First the letter. Official looking header image with a coat of arms and ‘Commercial Register’ could easily catch out an admin newbie, or an over-stressed small business owner. It states that ‘your company’s details need to be updated by the above referenced date. Please revise and approve your company’s details promptly’. It then goes on a bit more, and those who scrutinise documents will spot a comma where an inverted comma was meant to be. That sort of slip is highly unlikely to appear in a REAL official document. The letter does not make itself properly clear, and is ambiguous as to its actual intent.
The accompanying form also looks professional, until one gets down to the small print (ALWAYS read the small print!) and the word ‘receives’ is used where ‘reserves’ would have been grammatically correct. If the whole thing is scrutinised carefully, it can be seen that it is an order form, which, if signed and returned (to a freepost address in FRANCE!) apparently enters you into a legally binding contract for advertising for a three-year period, at a cost of £863 per year! Pretty staggering price for a 600 x 350 pixel rectangle on a dodgy website. So if someone in the office didn’t look too carefully, or had returned the form suitably amended because they had closed down their business, they would potentially be liable for a very large bill. I say potentially, because the legality of a fraudulent document is questionable, and the people behind Direct Publisher S.L.U are most unlikely to want their naughty practice exposed in court. But think of the stress that sort of demand could put someone under – particularly if they are new to business, or are already having financial difficulties.

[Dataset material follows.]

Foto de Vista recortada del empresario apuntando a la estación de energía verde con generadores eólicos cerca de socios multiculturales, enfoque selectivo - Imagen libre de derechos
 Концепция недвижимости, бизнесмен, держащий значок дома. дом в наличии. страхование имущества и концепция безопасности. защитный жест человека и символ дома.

Because Direct Publisher S.L.U are registered in Madrid, Spain, they will be getting around UK laws regarding advertising. It will also be harder to go and knock on their door to ask them what they think they’re about. But when I reported it to Action Fraud (the UK’s specialist fraud team run by the police) I found a British address, on the envelope the whole caboodle came in, with a Bristol postcode. They did tell me that many fraudsters use a real postcode so that anyone checking up initially will think they are dealing with a legitimate company. A look at Atlas Street does not reveal anything very likely – it’s mostly the back of warehouses. There is an International Mail Handling company nearby – but that is on Feeder Road, not Atlas Street.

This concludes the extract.